__DOCUMENT SEGMENT__:

----

# logarithms problems,

Logarithms problems.

### logarithms problems,

Let a and b two real numbers positives and different than 1. What is the relation between a and b so that the equation x^2-x(log(b)a)+2log(a)b=0 will have two equal roots
To solve it i used the delta expression of the baskhara formula: b^2-4*a*c since it needs to have the same the same two roots it means delta=0

So I applied the formula and got to log^2(a)b-8log(b)a=0 ==> [log(a)b]^2=8log(b)a

- taking the SQUARE root of both sides i got log(a)b=log(b)a
- I can apply change of base to log(b)a and the end result will be: log(a)b=1/log(a)b
- multiplying both sides by log(a)b I got [log(a)b]^2=1
-I took the square root of both since sqrt(1) =1 and got : log (a)b=1
- applying a consequence of the definition of logarithm(log(a)a=1) I got: log(a)b=log(a)a so b=a?
Can someone kindly point me in the right direction I must have make a mistake somewhere.
I am new in the topic of logarithms.
thank You.

----

__MATERIAL PROVIDED__:
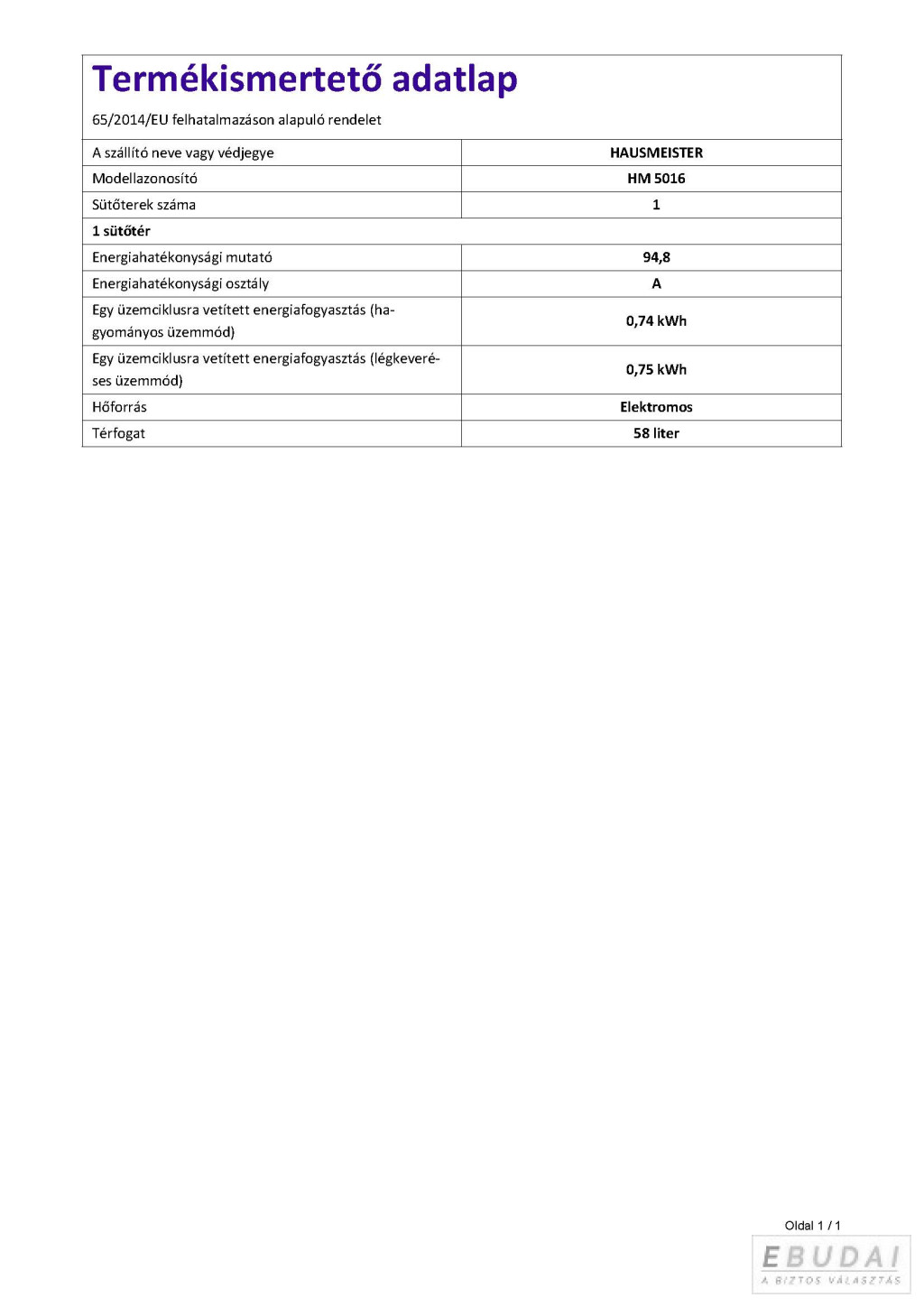 Termékismertető adatlap

65/2014/EU felhatalmazáson alapuló rendelet

| A szállító neve vagy védjegye | HAUSMEISTER |
|---|---|
| Modellazonosító | HM 5016 |
| Sütőterek száma | 1 |
| 1 sütőtér | |
| Energiahatékonysági mutató | 94,8 |
| Energiahatékonysági osztály | A |
| Egy üzemciklusra vetített energiafogyasztás (hagyományos üzemmód) | 0,74 kWh |
| Egy üzemciklusra vetített energiafogyasztás (légkeveréses üzemmód) | 0,75 kWh |
| Hőforrás | Elektromos |
| Térfogat | 58 liter |

Oldal 1 / 1

EBUDAI
A BIZTOS VÁLASZTÁS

----

__EXERCISE A__:
In the logarithms post, what value does the poster set delta equal to so the equation will have two equal roots?
__EXERCISE B__:
Summarize the logarithms post in two sentences.
__EXERCISE C__:
Reproduce the part of the logarithms post starting with "Let a and b" and going on through "a mistake somewhere.".
Use only the logarithms post, not the entries.

__ANSWER SPACE A__:
Delta is set equal to 0.

__ANSWER SPACE B__:
A poster asks what relation between two positive real numbers a and b, both different from 1, makes the equation x^2-x(log(b)a)+2log(a)b=0 have two equal roots. Setting the discriminant to zero and working through several steps, the poster arrives at b=a and asks for help finding the mistake, noting they are new to logarithms.

__ANSWER SPACE C__:
Let a and b two real numbers positives and different than 1. What is the relation between a and b so that the equation x^2-x(log(b)a)+2log(a)b=0 will have two equal roots
To solve it i used the delta expression of the baskhara formula: b^2-4*a*c since it needs to have the same the same two roots it means delta=0

So I applied the formula and got to log^2(a)b-8log(b)a=0 ==> [log(a)b]^2=8log(b)a

- taking the SQUARE root of both sides i got log(a)b=log(b)a
- I can apply change of base to log(b)a and the end result will be: log(a)b=1/log(a)b
- multiplying both sides by log(a)b I got [log(a)b]^2=1
-I took the square root of both since sqrt(1) =1 and got : log (a)b=1
- applying a consequence of the definition of logarithm(log(a)a=1) I got: log(a)b=log(a)a so b=a?
Can someone kindly point me in the right direction I must have make a mistake somewhere.